【開催報告】月刊:よげんの書2021年6月号(前編)―― “境” をなくして考えよう

ドゥ・ハウスでは毎月「よげんの書」セミナーを開催しています。

「よげんの書」では日本国内に限らず、世界の経済、政治、エンタメなど、多角的な視点とデータで「今」何が起きているのかをご紹介しています。時代の流れを捉えることで、企業や個人がマーケティングに取り入れるべき時代のテーマを掴むヒントを得る一助になれば、と願っています。

今回は6/18に行われた「月刊:よげんの書6月号」の前半で発表された内容をご紹介いたします。よげんの書は大久保氏と舟久保のテーマ発表&コメントで構成されています。開催報告ではセミナー中に取り交わされたコメントなども記載いたします

目次

コロナで少子化が加速し出産・育児支援が広がる

世界で出生数が激減

昨年12月から今年1月、多くの国で出生数が落ち込んだ。日本は14%減。イタリアでは2020年12月の出生数が前年同月比で22%減。スペインやフランスは21年1月の出生数がそれぞれ20%減、13%減。フランスは1975年以来の減少幅だ。世界全体でこの流れが定着すれば、持続的な成長への足かせになる。

各国で出産・育児支援が急ぎはじまる

新型コロナウイルスの感染拡大に伴う出生数の急減を受けて、急きょ支援策を打ち出す国や地域が出始めた。少子高齢化や人口減少は成長力の低下につながりかねず、各国は対策のテコ入れを急いでいる。日本もコロナ禍で出生数が大きく落ち込む見通しだが、回復に向けた取り組みは鈍い。その中で、東京都は独自に10万円分の育児支援を決めた。

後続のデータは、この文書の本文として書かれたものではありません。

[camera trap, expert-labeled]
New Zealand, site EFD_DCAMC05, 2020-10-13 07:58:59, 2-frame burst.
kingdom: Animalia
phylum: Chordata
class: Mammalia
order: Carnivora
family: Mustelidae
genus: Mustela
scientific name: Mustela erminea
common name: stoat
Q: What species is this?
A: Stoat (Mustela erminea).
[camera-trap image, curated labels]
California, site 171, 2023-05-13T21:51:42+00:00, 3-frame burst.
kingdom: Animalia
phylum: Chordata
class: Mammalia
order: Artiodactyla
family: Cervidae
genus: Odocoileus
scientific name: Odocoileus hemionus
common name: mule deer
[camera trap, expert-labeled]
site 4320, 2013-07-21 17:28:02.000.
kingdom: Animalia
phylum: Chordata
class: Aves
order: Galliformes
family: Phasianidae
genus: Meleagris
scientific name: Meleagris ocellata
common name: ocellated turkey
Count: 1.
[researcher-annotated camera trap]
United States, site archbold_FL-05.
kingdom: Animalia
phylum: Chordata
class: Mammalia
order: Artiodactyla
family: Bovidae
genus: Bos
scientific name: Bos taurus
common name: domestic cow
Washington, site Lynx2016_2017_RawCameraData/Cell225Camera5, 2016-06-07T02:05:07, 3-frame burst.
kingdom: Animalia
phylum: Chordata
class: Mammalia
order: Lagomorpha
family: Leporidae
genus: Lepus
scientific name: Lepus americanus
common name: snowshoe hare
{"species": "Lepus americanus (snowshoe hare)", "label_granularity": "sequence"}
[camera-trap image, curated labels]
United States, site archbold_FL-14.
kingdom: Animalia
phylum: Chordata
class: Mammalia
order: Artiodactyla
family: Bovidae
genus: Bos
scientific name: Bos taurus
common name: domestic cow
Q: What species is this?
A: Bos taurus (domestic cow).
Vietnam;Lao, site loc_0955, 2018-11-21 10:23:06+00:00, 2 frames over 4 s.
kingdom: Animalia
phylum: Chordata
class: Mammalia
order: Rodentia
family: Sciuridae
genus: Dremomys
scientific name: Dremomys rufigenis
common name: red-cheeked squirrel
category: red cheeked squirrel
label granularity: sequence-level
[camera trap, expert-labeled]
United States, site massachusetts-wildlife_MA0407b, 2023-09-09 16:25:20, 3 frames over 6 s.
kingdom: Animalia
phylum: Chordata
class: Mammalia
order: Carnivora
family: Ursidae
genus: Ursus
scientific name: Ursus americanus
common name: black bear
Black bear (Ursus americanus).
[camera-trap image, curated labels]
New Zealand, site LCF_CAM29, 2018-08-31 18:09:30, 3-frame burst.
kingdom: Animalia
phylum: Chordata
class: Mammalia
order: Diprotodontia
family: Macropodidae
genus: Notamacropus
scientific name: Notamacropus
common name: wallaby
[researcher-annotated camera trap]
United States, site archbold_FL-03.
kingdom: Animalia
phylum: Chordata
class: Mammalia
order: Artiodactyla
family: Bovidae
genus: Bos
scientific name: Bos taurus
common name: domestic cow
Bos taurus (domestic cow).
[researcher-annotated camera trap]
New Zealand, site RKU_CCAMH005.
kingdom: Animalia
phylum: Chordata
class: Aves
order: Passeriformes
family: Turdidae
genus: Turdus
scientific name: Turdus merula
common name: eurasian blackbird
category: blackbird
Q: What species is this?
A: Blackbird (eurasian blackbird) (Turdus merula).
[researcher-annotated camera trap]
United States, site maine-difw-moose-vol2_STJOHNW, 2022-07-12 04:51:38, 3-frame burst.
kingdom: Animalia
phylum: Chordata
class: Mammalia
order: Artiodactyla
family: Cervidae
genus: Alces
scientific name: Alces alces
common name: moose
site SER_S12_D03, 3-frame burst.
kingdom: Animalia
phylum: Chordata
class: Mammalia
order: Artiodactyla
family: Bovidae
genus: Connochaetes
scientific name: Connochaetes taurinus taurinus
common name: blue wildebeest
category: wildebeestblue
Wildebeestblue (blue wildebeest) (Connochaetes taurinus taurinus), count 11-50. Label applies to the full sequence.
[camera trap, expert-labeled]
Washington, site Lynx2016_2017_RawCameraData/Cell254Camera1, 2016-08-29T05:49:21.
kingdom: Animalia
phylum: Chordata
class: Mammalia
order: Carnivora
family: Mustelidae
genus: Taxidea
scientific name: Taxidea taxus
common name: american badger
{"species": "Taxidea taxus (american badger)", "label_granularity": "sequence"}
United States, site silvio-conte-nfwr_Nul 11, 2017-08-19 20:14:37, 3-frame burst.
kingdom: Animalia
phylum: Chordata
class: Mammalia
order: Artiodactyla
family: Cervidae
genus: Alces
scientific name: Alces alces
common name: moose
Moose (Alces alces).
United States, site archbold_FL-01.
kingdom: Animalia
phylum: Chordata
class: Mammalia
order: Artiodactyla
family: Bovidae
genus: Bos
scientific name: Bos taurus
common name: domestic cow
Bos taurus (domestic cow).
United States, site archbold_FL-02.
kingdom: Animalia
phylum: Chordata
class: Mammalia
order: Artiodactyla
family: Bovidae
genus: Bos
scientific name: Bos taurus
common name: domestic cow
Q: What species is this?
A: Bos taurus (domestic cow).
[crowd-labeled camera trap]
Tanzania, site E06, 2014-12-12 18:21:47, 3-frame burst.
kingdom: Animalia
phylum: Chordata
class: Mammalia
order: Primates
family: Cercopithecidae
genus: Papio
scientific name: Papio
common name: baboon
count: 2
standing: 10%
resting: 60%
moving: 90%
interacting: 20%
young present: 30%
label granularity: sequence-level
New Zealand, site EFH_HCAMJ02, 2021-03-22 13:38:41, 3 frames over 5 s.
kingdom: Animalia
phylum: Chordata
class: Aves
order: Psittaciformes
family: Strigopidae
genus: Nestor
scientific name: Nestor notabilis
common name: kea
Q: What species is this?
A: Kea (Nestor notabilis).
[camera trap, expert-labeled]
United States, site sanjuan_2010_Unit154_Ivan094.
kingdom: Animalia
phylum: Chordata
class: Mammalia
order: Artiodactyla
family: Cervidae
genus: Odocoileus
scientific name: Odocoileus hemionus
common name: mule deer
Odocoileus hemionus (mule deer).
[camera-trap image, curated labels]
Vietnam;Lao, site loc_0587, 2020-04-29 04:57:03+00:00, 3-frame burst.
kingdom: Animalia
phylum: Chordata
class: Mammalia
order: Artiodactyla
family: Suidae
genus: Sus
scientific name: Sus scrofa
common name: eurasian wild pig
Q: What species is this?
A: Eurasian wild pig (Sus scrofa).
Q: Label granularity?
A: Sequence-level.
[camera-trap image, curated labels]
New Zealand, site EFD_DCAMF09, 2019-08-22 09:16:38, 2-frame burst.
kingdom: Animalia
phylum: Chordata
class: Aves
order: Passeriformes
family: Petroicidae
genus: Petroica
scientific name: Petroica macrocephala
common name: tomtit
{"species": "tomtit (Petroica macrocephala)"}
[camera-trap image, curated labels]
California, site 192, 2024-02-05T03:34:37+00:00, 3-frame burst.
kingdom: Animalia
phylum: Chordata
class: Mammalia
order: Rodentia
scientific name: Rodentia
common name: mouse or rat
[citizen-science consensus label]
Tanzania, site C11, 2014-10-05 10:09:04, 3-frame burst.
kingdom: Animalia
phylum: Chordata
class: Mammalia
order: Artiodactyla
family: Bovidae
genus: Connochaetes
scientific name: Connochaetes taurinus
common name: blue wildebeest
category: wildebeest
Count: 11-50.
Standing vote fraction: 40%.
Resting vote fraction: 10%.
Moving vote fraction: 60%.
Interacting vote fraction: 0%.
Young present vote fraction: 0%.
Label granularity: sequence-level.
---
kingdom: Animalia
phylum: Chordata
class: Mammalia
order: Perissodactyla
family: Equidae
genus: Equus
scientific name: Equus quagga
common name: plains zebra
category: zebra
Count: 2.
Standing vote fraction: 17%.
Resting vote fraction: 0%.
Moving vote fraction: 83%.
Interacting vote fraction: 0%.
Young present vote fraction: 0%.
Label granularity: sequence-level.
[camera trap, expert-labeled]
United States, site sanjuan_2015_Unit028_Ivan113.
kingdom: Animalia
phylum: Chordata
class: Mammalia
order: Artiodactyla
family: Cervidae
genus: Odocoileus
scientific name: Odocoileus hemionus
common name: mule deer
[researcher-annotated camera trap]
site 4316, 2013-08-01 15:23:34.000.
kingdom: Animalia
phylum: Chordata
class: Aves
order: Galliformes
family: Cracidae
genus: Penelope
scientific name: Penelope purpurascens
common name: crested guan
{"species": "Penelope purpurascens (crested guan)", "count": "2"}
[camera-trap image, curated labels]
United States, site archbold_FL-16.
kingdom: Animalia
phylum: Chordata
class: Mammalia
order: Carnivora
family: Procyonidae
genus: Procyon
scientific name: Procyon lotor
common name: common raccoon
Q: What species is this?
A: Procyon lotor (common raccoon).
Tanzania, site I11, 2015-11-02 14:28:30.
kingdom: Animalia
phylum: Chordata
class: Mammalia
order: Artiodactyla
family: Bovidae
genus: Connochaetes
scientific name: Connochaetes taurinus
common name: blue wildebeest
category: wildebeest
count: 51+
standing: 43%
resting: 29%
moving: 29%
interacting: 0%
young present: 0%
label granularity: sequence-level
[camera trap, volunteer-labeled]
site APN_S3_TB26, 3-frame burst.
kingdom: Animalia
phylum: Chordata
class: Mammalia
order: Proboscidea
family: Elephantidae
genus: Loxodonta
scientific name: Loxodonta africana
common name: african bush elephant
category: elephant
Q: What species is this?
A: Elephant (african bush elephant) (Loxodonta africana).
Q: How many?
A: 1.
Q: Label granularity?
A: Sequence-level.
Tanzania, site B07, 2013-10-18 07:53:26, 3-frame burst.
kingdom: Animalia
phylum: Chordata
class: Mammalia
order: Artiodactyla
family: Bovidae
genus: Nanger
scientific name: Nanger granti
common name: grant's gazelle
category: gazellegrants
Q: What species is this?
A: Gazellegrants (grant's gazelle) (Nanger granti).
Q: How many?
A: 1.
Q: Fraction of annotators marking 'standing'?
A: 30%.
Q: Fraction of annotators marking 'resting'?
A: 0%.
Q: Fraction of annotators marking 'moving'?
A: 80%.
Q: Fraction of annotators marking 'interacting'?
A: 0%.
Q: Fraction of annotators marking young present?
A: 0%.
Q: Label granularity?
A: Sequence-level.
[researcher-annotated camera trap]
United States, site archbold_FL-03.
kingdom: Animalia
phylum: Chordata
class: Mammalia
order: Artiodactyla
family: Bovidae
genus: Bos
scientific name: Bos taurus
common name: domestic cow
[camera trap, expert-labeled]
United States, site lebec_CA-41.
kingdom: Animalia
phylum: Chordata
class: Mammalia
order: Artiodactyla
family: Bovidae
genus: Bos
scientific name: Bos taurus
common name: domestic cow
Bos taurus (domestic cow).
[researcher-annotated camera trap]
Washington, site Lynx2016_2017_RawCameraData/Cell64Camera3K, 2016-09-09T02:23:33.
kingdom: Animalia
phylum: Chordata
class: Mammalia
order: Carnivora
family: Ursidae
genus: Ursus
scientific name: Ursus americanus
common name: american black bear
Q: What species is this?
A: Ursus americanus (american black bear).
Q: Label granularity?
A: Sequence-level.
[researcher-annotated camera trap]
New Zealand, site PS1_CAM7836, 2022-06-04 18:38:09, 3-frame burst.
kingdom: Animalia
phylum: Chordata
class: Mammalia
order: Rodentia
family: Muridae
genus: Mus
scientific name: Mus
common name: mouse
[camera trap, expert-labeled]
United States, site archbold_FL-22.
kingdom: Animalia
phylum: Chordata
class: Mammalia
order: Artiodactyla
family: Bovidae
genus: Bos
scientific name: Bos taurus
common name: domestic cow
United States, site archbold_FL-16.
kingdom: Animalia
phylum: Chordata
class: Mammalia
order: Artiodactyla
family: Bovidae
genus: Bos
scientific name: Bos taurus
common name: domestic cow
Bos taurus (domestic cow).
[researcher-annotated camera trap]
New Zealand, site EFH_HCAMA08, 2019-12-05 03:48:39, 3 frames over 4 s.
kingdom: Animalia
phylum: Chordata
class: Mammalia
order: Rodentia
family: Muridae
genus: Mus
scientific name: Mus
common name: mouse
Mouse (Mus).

過去の危機・パンデミック後にはベビーブームがやってきたことも

英国では、1918~1920年にかけて世界を襲った「スペインかぜ」のパンデミック終了後に出生数が大幅に持ち直した。(注:第一次世界大戦の終了とも重なる)コロナ禍以降、行政の出産・育児支援策の広がりとともに、出生数の回復と出産・育児関連商品・サービスの需要の高まりが起こる可能性も。

コロナは色々な動きを加速したが、少子化もその一つ。予想していたよりも早くに少子化が訪れている。「こども庁」で戦略的に考えることが大事。

子育て、家族の在り方、親子の在り方に対する古い考えも変える必要がある。「シングルマザーって自己責任でしょ」と思っている人がいれば、意識を変えていかなければいかない。

収入の格差は子供に大きく影響する領域である。アメリカは収入面の格差をなくすために、増税し(法人税を上げる決定もした)教育、育児にかけると言っている。

多様性への配慮が進み衣類の男女差がなくなる

レディース&ジェントルマンからオール・パッセンジャーズに変更

JR東海は2021年の3月に新幹線の車内放送を性別に触れないジェンダーレスに変更した。同じく、東京ディズニーランドと東京ディズニーシーの場内アナウンスを「ハロー・エブリワン」に。日本航空も「レディース&ジェントルマン」を廃止した。性別や人種の多様性に配慮するため、何気ない呼びかけやサービスを見直す動きが広がり始めた。

日本でLGBTQに該当する人は11人に1人

電通ダイバーシティ・ラボが2020年12月に行った調査ではLGBTなどに該当すると答えた人は約9%だった。これは左利きや血液型がAB型の人とほぼ同じ割合である。同ラボはLGBT層などによる国内消費市場を約5兆9000億円と推測しており、百貨店やホームセンターの市場規模(約4兆円)より大きい。もっと注目してマーケティングしてもいい市場である。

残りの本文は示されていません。